Maybe it was also the way she spoke; the way she licked her slickened lips as she contemplated a man from top to bottom, from his eyes to his size. The breathless timbre of her voice was also sweetened with the remnants of a Carolina accent.
That was Sharon. Sherry. Sher.
As the weeks passed, the Fullers moved from the Rocky Ford motel to a camping trailer near a local department store, to a little house five blocks from the Nelson residence. By then, the families had become good friends. There were veggie pizza dinners, shared baby-sitting, even camp-outs in the Nelson motor home in the midst of the splendor of the Spanish Peaks. Most of the conversation between the four adults revolved around the church, but even for Sharon that was better than nothing. She was a lonely woman in a town that she had a hard time taking a liking to. Mike had church duties and Sharon had the kids. There seemed to be nothing in between. The Nelson family was a godsend.
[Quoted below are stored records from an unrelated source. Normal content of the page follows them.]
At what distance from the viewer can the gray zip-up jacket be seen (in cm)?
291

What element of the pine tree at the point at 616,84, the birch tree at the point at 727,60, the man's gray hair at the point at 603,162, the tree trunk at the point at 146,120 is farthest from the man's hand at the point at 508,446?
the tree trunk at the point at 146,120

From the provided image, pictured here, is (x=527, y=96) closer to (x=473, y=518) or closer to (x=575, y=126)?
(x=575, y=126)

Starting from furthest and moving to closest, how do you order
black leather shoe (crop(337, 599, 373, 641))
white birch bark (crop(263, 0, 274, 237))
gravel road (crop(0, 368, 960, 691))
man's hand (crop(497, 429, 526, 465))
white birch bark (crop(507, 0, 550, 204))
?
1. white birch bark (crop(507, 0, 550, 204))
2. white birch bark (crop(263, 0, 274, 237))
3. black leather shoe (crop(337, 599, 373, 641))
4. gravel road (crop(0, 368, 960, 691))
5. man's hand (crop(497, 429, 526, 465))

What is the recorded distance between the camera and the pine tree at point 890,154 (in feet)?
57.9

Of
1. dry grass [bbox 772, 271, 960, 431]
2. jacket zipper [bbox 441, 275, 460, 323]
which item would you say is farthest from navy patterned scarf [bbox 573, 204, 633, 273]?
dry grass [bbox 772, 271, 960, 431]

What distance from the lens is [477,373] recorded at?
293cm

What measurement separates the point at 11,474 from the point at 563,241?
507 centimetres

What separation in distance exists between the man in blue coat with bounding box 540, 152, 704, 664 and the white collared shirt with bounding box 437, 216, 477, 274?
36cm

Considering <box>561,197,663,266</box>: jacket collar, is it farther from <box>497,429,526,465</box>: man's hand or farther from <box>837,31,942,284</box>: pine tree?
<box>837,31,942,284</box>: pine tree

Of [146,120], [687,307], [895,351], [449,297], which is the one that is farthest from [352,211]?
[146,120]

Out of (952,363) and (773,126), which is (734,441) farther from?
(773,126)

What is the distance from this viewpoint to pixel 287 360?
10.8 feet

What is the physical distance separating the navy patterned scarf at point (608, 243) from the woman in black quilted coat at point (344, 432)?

When Perry and Julie Nelson invited the Fullers to accompany them on a Memorial Day weekend camp-out in Santa Fe and Taos, New Mexico, it was Sharon who readily accepted. The group departed immediately after church, planning to spend that night at a campground and hiking the next morning. Everyone was buoyant. It was a good weekend to leave Rocky Ford; the temperature was expected to hover just above one-hundred degrees.
Perry parked the motor home along a lazy creek; the air was fragrant with blooming wildflowers and cacti. It was as lovely as any place on earth. The beauty was not lost on Sharon, who found her appreciation for the desert deepen. While it was not North Carolina with its vast green hillsides, she could not deny it was awash with a life of its own.